Tips for configuring Yandex Application Load Balancer health checks
For backends consisting of target groups, we recommend configuring health checks. The L7 balancer will send check requests to endpoints at certain intervals and wait for a response for a certain period of time. Traffic routing to a specific endpoint will be managed based on its health check results.
Benefits
High app availability
High application availability and reliability require properly configured health checks. Health checks enable prompt removal of faulty application instances, ensuring only stable ones remain available. This means the users will encounter fewer service failures. This improves user experience and reduces financial and reputational risks.
The health check works as follows: the L7 load balancer periodically sends check requests to the backends where application instances are deployed and running. If the backend does not respond within the specified time period, the load balancer marks it as unhealthy and reroutes traffic to alternative backends. The load balancer keeps sending periodic check requests to all backends. If the unhealthy backend recovers and starts responding to requests, it will be brought back into use.
Thus, health checks help the load balancer to effectively distribute load, identify available and recovered backends, and promptly remove those that have failed.
Seamless service maintenance
Health checks allow the application to continue running while undergoing rolling updates on the backends. During updates, the VM may automatically restart making the application temporarily unavailable. With health checks, the load balancer will promptly spot the unavailable backend to reroute traffic to alternative backends. Once the update is complete, traffic will be distributed across all backends.
This way, the update will be seamless for users.
Resource saving
Health checks help to promptly troubleshoot application failures. Thus, you can avoid downtime costs for the resources that are actually unavailable, provide no services to users, and generate no profit.
Configuration rules
Dedicated endpoint for health checks
Include a dedicated endpoint in the backend application logic to handle health check requests.
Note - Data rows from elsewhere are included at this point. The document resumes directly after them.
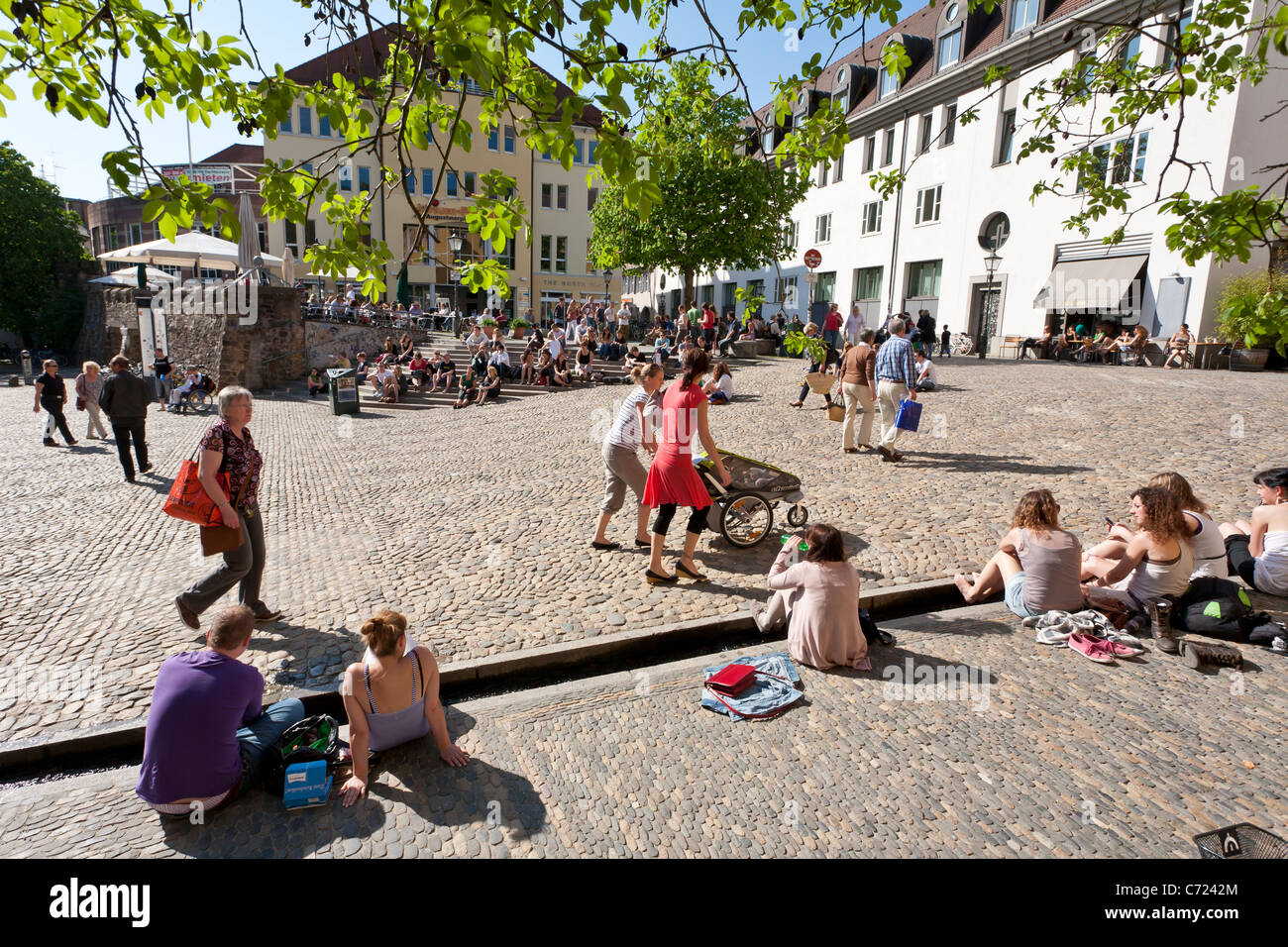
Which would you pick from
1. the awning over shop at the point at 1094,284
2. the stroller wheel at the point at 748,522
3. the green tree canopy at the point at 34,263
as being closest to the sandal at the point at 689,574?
the stroller wheel at the point at 748,522

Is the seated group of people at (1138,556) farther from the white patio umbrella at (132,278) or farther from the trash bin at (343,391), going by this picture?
the white patio umbrella at (132,278)

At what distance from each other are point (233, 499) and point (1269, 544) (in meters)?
8.09

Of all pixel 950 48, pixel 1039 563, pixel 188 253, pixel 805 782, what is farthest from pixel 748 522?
pixel 950 48

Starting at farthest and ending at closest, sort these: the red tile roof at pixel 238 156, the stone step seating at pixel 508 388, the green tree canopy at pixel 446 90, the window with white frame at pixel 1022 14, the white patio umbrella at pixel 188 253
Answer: the red tile roof at pixel 238 156
the window with white frame at pixel 1022 14
the white patio umbrella at pixel 188 253
the stone step seating at pixel 508 388
the green tree canopy at pixel 446 90

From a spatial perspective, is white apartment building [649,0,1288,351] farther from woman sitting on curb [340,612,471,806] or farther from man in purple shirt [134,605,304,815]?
man in purple shirt [134,605,304,815]

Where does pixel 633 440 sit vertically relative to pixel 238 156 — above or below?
below

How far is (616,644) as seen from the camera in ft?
17.7

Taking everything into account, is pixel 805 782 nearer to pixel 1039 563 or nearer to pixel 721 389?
pixel 1039 563

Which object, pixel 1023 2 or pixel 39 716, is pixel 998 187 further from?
pixel 39 716

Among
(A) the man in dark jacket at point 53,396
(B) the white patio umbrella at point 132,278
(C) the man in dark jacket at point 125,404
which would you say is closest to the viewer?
(C) the man in dark jacket at point 125,404

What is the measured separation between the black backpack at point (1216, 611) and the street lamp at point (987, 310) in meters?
23.9

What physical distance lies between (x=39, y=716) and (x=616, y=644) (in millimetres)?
3644

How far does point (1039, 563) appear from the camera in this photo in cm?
553

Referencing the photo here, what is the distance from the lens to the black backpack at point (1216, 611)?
5188 millimetres
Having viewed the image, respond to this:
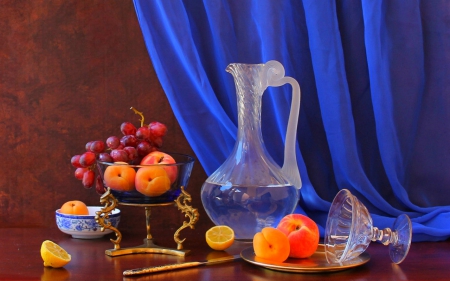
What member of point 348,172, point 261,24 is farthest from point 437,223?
point 261,24

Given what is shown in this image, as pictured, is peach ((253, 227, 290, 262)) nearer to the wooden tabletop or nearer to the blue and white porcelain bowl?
the wooden tabletop

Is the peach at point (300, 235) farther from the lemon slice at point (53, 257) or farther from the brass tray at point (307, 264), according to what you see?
the lemon slice at point (53, 257)

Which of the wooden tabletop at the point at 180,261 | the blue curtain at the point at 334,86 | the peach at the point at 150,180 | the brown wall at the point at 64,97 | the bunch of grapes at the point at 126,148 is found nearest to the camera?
the wooden tabletop at the point at 180,261

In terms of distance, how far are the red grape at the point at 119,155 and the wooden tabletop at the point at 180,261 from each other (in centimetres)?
19

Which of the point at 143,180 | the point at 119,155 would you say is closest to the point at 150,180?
the point at 143,180

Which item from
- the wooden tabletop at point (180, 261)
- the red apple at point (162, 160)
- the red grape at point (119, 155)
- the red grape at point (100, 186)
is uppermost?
the red grape at point (119, 155)

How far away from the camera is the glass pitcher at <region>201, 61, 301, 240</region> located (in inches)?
48.2

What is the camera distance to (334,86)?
1376 millimetres

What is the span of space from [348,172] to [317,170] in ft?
0.32

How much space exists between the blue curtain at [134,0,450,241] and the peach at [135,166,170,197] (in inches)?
9.8

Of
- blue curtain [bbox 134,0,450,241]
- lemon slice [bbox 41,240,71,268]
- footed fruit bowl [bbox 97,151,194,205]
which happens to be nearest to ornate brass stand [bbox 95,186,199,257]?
footed fruit bowl [bbox 97,151,194,205]

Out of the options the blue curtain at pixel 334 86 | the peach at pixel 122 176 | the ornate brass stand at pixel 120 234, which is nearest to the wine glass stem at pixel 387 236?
the blue curtain at pixel 334 86

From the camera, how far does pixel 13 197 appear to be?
5.02 ft

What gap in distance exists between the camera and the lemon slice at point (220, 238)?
1.19m
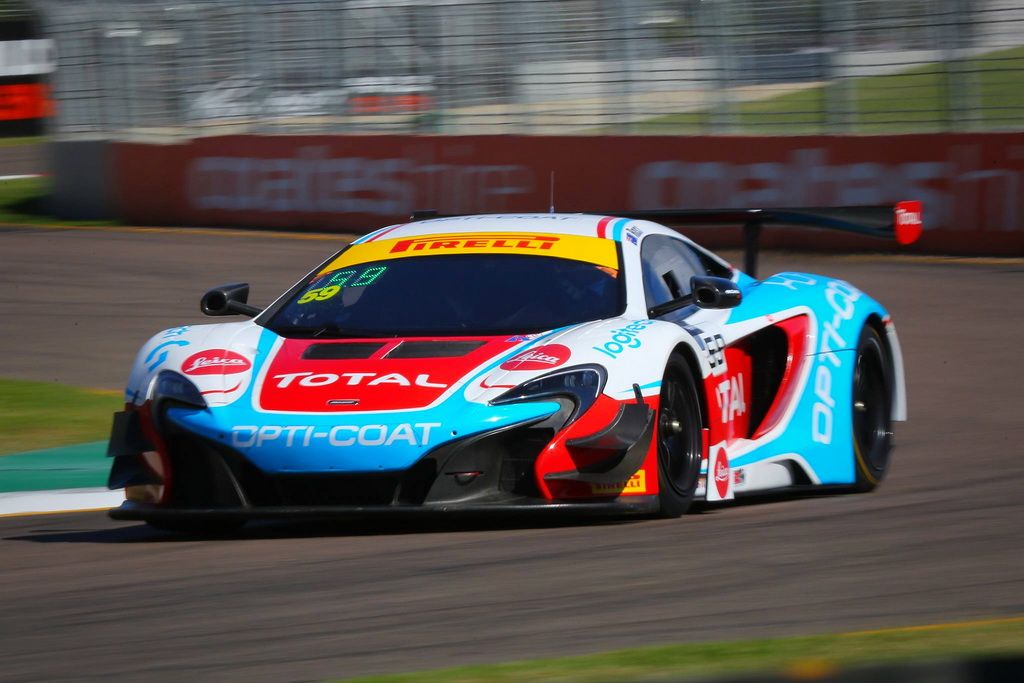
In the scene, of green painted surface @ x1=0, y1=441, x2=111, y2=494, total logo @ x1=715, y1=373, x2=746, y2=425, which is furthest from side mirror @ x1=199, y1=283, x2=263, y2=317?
total logo @ x1=715, y1=373, x2=746, y2=425

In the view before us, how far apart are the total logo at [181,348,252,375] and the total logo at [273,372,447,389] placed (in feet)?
0.56

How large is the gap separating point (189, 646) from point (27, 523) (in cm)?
303

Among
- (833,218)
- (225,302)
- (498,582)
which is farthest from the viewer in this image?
(833,218)

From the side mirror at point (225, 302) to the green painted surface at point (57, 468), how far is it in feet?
4.36

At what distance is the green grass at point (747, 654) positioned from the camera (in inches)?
161

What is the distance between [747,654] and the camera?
4.28m

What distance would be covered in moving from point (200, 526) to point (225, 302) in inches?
41.4

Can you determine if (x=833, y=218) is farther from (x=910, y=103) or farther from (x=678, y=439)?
(x=910, y=103)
This is to prevent overloading endpoints that handle user requests with extra check requests. Health check requests must not affect app performance. For example, frequent check requests must not overload databases or other critical components.
The check endpoint must be integrated with the application rather than operate independently. The check endpoint health must mirror app performance. The check endpoint encryption and protocol must match those of working endpoints. This will allow you to assume that if the check endpoint is unresponsive, the entire backend is unavailable.
Integration with Instance Groups
Integrating an instance group with the L7 load balancer enables automatic app recovery without involving the administrator. This is possible because a group can automatically recreate a VM that has received no traffic from the load balancer for a long time.
When configuring, specify the max_opening_traffic_duration
parameter. It stands for the time required for a new VM in the instance group to pass the load balancer’s health check.
Panic mode
In some cases, health checks can be automatically disabled to maintain application performance when data load increases drastically. To handle this, use panic mode. In this mode, the load balancer will distribute requests across all endpoints, ignoring health check results. Some users will find the service unavailable, while others will still be able to use it.
If you do not use panic mode, failure of some backends will further increase the load on backends that are still running. If an application is running at its maximum capacity, all backends will fail, which will render your service completely unavailable for all its users.
Recommended practices
You set up health checks when creating a backend group. You can add one or more health checks for each backend.
Alert
If all backends in an availability zone with health checks enabled fail the checks, traffic will stop routing to the zone, even if there are working backends without health checks in the zone.
We recommend configuring health checks for all backends.
When configuring a health check, you can either keep the default parameters or specify your own. Health checks must consider backend's capacity to avoid overloading it. For example, if the backend response time is more than one second, the timeout must be greater than that.
See below for the optimal parameters to use when configuring Application Load Balancer for the first time. You can adjust these values later to align with performance of your backends and the L7 load balancer.
- Timeout, s:
1
- Interval:
1
- Healthy threshold:
2
- Unhealthy threshold:
3